***** DOCUMENT SEGMENT
I ordered one. Thanks !


----------



## luvshihtzu (Dec 19, 2008)

I checked on it thinking I could give it as a gift, but it is last years Model 300 Pocket Reader.  No Touch screen and no way to have both ePub and pdf Overdrive files on it at the same time.  Think I'll wait for the Model 350 to go on sale sometime.


----------



## Monchhichi (Mar 31, 2010)

I already ordered one. I don't understand ePub and pdf Overdrive files mean. Will it hold books from sony and library at the same time?


----------



## KindleChickie (Oct 24, 2009)

I admit I do not understand the not holding both either.  I am giving mine to a friends daughter as the font max size was an issue for me.

Monchichi, if you get yours and are not happy with it, it is returnable to Wolf and another camera shop locally.  They sent me a receipt from that shop and I called our local shop to ask.


----------



## Meemo (Oct 27, 2008)

Monchhichi said:


> I already ordered one. I don't understand ePub and pdf Overdrive files mean. Will it hold books from sony and library at the same time?


Yes. It just can't handle having pdf and ePub on it at the same time, I think. I don't like pdf files so I avoid them, especially on the small screen of the 300. I never used Overdrive books on the 300 I had before (didn't realize then that I could access libraries outside my area). It'll be interesting to try it this time around. But I've never had luck with pdf Overdrive files on the nook, so I don't see messing with them on the Sony.
**********
***** DATA PROVIDED
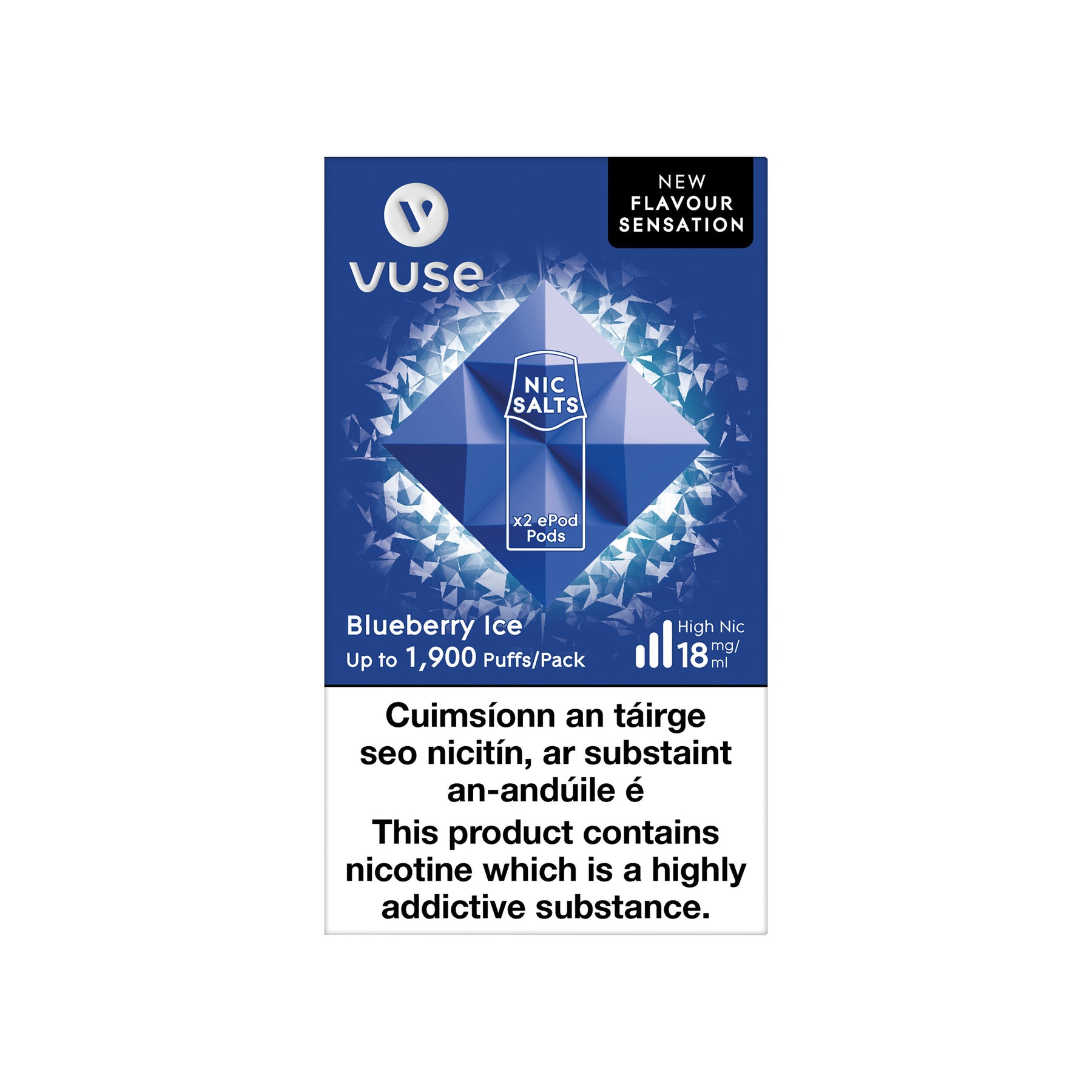 Vuse Pro Hungary VUSE Pro ePod Cartridges Vuse Chilled Mint Pods (2 Pack) | 6mg, 12mg, Vuse Pro Hungary VUSE Pro ePod Cartridges Vuse Chilled Mint Pods (2 Pack) | 6mg, 12mg,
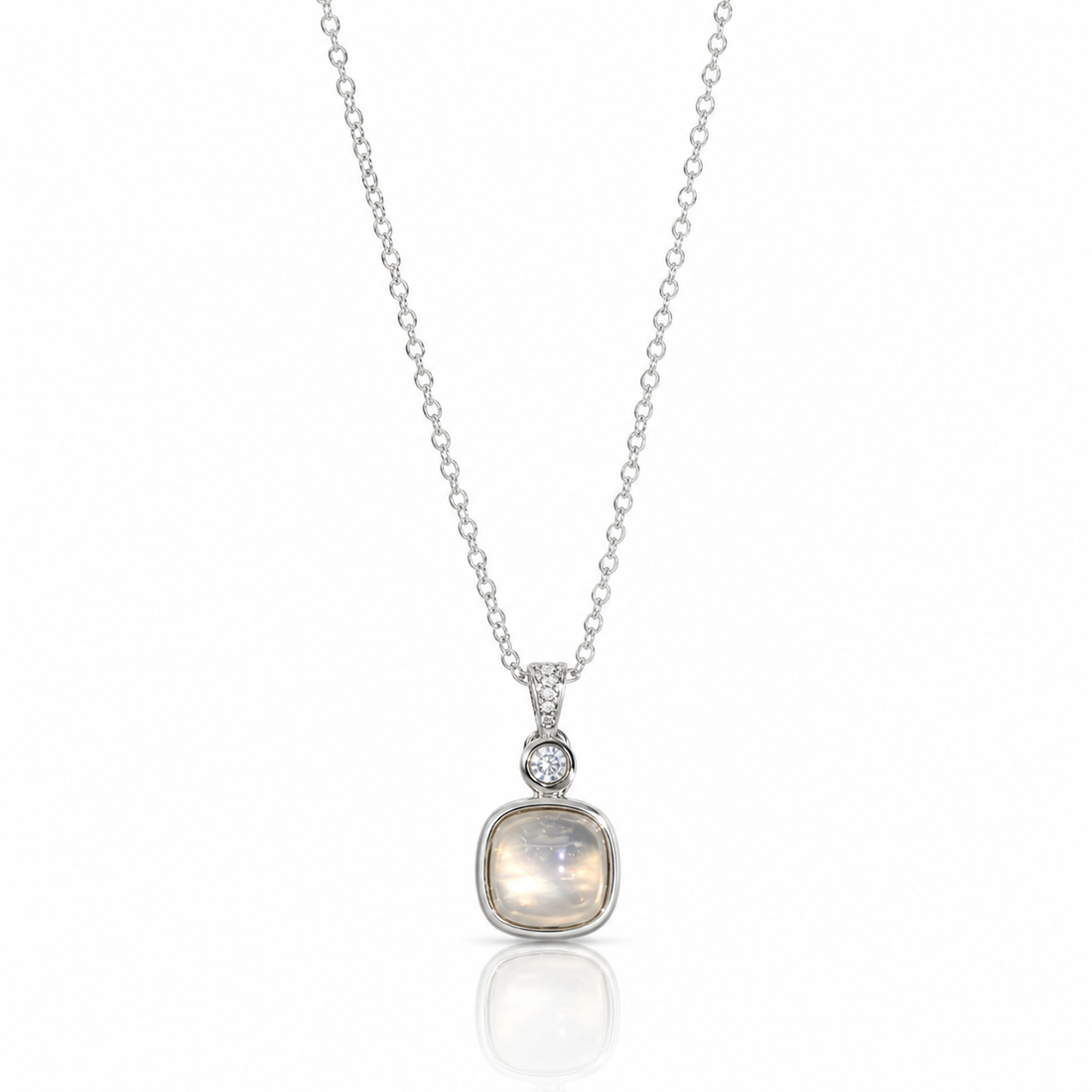 Moonlit Aura Pendant Chain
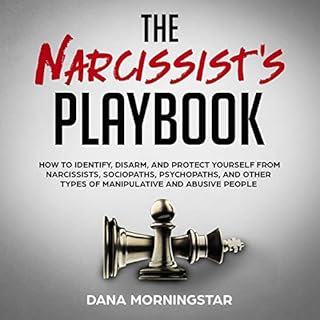 The Narcissist's Playbook Audiolibro Por Dana Morningstar arte de portada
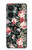 W2727 Vintage Rose Pattern Funda Carcasa Case y Caso Del Tirón Funda para OnePlus Nord CE 3 Lite, Nord N30 5G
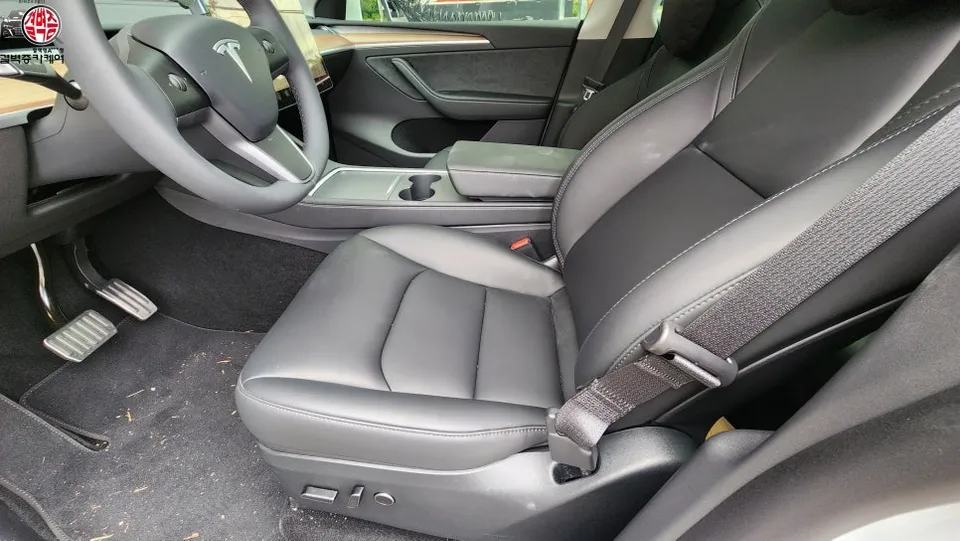 Tesla Model Y seat ventilation - Tesla Model Y Seat Climate Upgrade Review photo 3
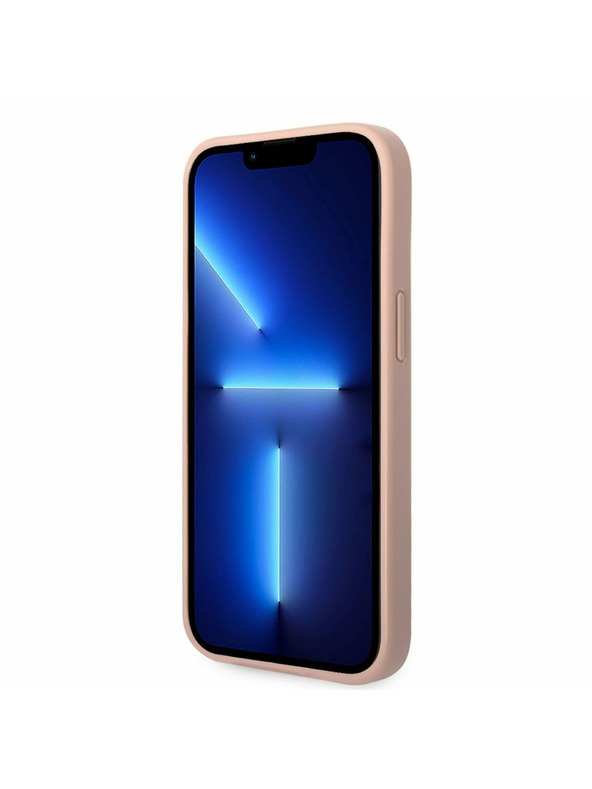 Guess Guess PU Leather Saffiano Stražnji Poklopac za iPhone 14 Plus Pink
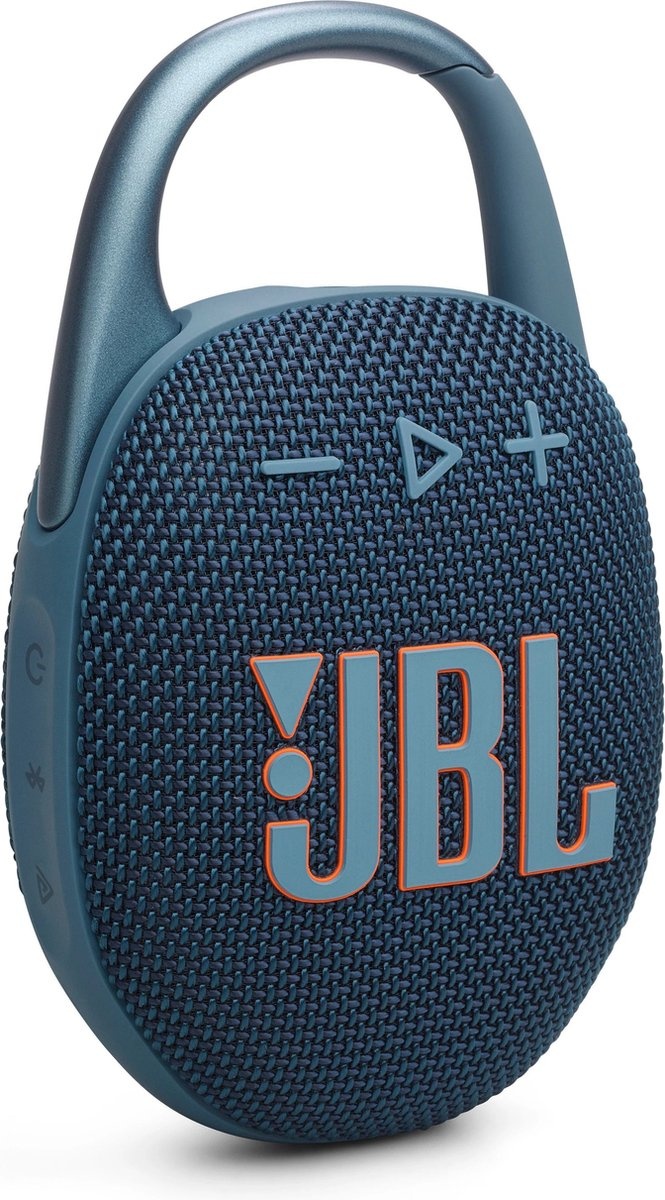 JBL Clip 5 Blauw - Draadloze speaker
**********
• **USING THE INFORMATION**:
a. Repeat the passage of the e-reader forum thread from "I checked on" to "on sale sometime." word for word.
b. In the e-reader forum thread, which model does luvshihtzu plan to wait for to go on sale?

• **EXPECTED RESULTS**:
a.
I checked on it thinking I could give it as a gift, but it is last years Model 300 Pocket Reader.  No Touch screen and no way to have both ePub and pdf Overdrive files on it at the same time.  Think I'll wait for the Model 350 to go on sale sometime.

b. The Model 350.